0. Food and live animals chiefly for food.
1. Beverages and tobacco.
2. Crude materials, inedible, except fuels.
3. Mineral fuels, lubricants and related materials.
4. Animal and vegetable oils, fats and waxes.
5. Chemicals and related products.
6. Manufactured goods classified chiefly by material.
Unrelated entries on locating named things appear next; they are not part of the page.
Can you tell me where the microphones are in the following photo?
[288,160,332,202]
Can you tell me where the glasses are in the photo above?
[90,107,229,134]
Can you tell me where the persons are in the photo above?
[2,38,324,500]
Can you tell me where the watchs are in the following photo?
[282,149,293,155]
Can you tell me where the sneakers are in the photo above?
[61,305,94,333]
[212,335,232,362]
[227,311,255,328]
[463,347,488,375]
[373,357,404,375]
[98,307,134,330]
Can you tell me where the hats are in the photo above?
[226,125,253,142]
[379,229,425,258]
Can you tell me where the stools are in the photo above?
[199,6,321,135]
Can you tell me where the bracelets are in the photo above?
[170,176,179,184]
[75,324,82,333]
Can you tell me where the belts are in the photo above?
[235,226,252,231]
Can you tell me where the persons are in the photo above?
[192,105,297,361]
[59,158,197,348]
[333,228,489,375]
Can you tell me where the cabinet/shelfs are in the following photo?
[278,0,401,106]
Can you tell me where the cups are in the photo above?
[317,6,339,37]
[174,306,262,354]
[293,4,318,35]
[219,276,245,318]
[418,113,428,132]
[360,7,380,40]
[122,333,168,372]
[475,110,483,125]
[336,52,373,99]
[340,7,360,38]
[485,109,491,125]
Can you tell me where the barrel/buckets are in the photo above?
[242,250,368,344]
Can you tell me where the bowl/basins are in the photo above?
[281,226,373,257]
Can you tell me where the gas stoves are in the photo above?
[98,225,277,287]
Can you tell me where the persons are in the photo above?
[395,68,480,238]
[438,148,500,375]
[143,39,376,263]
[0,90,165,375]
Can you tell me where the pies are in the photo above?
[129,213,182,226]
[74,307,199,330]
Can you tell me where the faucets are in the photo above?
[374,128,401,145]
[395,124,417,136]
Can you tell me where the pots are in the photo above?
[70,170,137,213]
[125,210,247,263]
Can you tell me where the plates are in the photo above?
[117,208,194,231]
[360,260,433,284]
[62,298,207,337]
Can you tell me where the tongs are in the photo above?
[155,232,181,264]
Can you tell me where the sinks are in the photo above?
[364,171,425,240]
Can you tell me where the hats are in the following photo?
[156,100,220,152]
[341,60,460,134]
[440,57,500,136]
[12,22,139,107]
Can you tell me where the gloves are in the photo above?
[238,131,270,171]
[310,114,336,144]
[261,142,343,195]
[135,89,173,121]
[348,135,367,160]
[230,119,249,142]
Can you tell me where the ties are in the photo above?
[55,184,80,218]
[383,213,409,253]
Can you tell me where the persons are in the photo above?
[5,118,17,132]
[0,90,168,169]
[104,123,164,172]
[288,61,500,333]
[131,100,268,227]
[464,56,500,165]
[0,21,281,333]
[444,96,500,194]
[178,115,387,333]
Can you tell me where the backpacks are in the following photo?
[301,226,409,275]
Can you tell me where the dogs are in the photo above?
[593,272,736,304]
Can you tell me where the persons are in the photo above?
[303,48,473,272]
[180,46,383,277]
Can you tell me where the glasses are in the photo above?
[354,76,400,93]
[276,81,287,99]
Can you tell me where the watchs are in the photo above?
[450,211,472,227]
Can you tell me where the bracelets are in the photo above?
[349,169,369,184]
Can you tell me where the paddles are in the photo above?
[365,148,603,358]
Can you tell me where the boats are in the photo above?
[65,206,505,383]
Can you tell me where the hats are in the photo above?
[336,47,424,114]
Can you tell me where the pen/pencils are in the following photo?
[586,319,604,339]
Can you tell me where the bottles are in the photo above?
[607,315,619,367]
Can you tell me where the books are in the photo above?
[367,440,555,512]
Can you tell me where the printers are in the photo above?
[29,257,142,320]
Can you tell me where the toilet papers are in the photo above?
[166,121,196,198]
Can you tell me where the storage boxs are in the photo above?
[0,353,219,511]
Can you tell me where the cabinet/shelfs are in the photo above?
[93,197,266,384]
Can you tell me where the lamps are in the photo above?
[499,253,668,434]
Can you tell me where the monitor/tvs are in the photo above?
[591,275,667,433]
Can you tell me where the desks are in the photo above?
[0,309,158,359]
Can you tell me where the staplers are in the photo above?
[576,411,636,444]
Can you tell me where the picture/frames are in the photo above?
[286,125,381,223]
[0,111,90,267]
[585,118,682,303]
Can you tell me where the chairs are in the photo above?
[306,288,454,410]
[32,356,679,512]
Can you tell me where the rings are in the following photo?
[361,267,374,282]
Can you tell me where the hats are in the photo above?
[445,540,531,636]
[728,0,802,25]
7. Machinery and transport equipment.
8. Miscellaneous manufactured articles.
9. Not elsewhere classified.

CANADA 36 14 24 15 25 45 40 66 50 34 50
USA 20 7 19 16 27 52 35 41 45 49 39
JAPAN 8 7 4 2 29 49 30 17 37 72 21
AUSTRALIA 9 34 3 6 14 11 13 10 18 34 12
NEW ZEALAND 11 49 4 16 15 18 24 15 29 1 16
AUSTRIA 25 38 24 30 11 52 60 54 52 40 52
BELGIUM 46 50 36 31 48 65 56 47 65 42 51
DENMARK 17 23 27 49 23 44 45 46 47 47 39
FINLAND 20 15 9 16 24 36 27 35 43 25 30
FRANCE 32 22 29 27 38 57 62 57 53 49 52
GERMANY 33 25 28 17 60 63 61 51 51 83 52
GREECE 9 20 18 29 26 11 30 6 11 74 16
IRELAND 26 37 19 19 19 42 53 36 55 39 39
ITALY 19 35 19 24 23 52 53 56 28 8 43
NETHERLANDS 33 32 27 17 52 61 62 54 61 61 49
NORWAY 12 12 27 15 36 50 28 32 25 41 27
PORTUGAL 15 23 9 36 8 28 33 32 16 27 26
SPAIN 18 36 21 36 7 44 50 44 34 33 39
SWEDEN 30 17 14 39 51 57 43 45 45 61 43
SWITZERLAND 26 11 21 6 27 58 60 46 53 33 50
TURKEY 4 2 15 14 16 17 19 24 3 8 15
UK 29 43 22 17 16 61 47 54 64 44 48
ALL NATIONS 27 25 21 19 33 55 50 46 47 52 43
% OF TRADE 7.3 1.3 5.1 4.7 0.3 10.1 17.0 40.7 11.8 1.8  
Δ1965–1987 16 13 6 2 13 16 17 10 10 8 15
Δ1976–1987 8 3 4 0 −1 7 4 0 3 −4 4

The last two rows of the table show the increase in intra-industry trade over time in the different sectors. Over the entire period from 1965 to 1987 chemicals (SITC 5), manufactured goods classified chiefly by materials (SITC 6) and food and live animals chiefly for food (SITC 0) achieved the greatest increases. In the ten years to 1987, over which the share of intra-industry trade increased only slightly, chemicals and food products were the two industry groups which achieved the largest increases. Food products was the only one digit category where all countries experienced an increase. The increase in the chemicals category was largely concentrated in those countries whose trade patterns have traditionally been relatively specialized.